Willdan Group, Inc. announced a new contract with Puget Sound Energy (PSE) to implement telecommunications and multifamily new‑construction programs, expand non‑lighting technology offerings for a commercial program, and provide software services that help PSE customers comply with Washington State’s Clean Buildings Performance Standard (CBPS). The agreement builds on Willdan’s 14‑year relationship with PSE and expands the utility’s program portfolio, positioning Willdan to deliver integrated program delivery and software services that enable PSE to optimize customer energy use, improve grid resiliency, and meet increasingly stringent state and national requirements.
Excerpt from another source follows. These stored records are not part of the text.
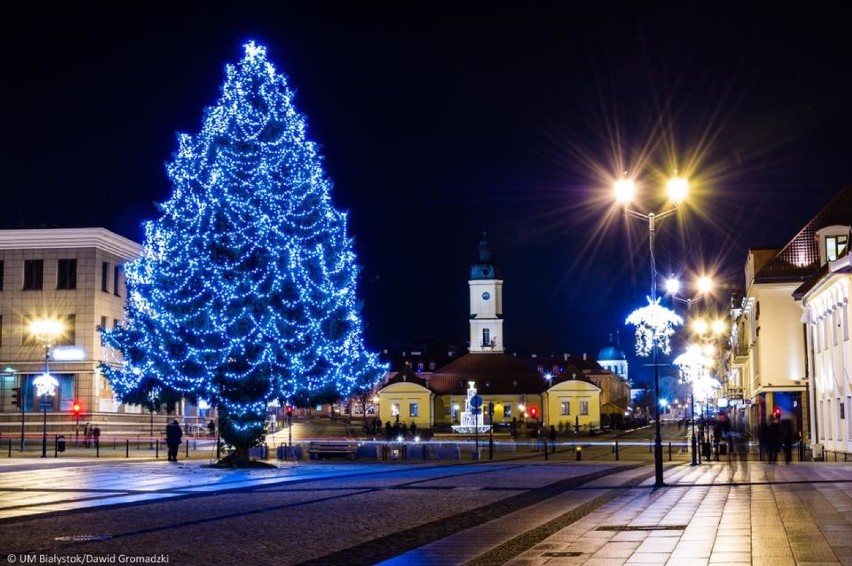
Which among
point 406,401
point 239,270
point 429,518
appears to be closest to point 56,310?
point 239,270

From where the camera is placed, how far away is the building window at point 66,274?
71125 millimetres

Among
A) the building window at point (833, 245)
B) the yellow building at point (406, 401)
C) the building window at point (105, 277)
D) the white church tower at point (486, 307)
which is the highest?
the white church tower at point (486, 307)

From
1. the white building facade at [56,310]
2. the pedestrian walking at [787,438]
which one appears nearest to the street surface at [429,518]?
the pedestrian walking at [787,438]

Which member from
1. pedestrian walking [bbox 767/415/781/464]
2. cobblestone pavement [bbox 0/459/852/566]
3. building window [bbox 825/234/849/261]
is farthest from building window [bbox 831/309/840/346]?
cobblestone pavement [bbox 0/459/852/566]

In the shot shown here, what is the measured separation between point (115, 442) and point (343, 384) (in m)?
34.0

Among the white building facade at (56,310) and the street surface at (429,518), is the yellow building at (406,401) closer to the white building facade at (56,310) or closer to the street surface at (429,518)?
the white building facade at (56,310)

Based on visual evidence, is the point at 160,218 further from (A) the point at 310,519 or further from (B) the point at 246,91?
(A) the point at 310,519

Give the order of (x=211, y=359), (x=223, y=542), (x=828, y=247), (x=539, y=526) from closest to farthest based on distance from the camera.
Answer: (x=223, y=542), (x=539, y=526), (x=211, y=359), (x=828, y=247)

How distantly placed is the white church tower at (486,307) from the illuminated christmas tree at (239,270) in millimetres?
121755

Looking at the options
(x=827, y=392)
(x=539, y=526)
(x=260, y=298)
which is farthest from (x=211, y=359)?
(x=827, y=392)

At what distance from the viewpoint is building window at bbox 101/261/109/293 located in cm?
7225

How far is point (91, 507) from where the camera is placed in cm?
2119

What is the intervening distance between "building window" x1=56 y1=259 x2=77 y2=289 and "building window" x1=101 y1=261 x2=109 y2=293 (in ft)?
6.12

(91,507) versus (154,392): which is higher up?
(154,392)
The contract is described as a material expansion for Willdan, adding a new revenue stream from a large, ratepayer‑funded utility. While the financial value of the contract was not disclosed, the win is expected to deepen Willdan’s engagement with PSE’s commercial and multifamily customers and reinforce the company’s strategic focus on electrification and grid modernization services. CEO Mike Bieber said the partnership “strengthens our long‑standing relationship with PSE and expands our ability to deliver integrated solutions that help utilities optimize energy use and improve grid resiliency.” PSE’s Penny Kyser noted that the programs “strengthen customer engagement to address peak load challenges across multiple building sectors” and that PSE is “evolving its program approaches to deliver value to all customers.”
Willdan’s recent financial performance provides context for the significance of the new contract. In Q4 2025, the company reported net revenue of $89.5 million and an adjusted diluted EPS of $1.57. For the full fiscal year 2025, net revenue reached $364.8 million and adjusted diluted EPS was $4.89. The new contract adds to Willdan’s top line, but the company’s 2026 outlook shows a lower adjusted EPS guidance of $4.50–$4.70 and revenue guidance of $390–$405 million, below consensus estimates. Management cited rising subcontractor costs and increased administrative expenses as headwinds that could compress margins, while the contract is viewed as a tailwind that supports future growth in electrification and grid‑modernization services.
The announcement underscores Willdan’s ability to secure new business from a key utility partner and expand its service offerings, while also highlighting the company’s cautious outlook for 2026 amid margin pressures and a more conservative revenue forecast.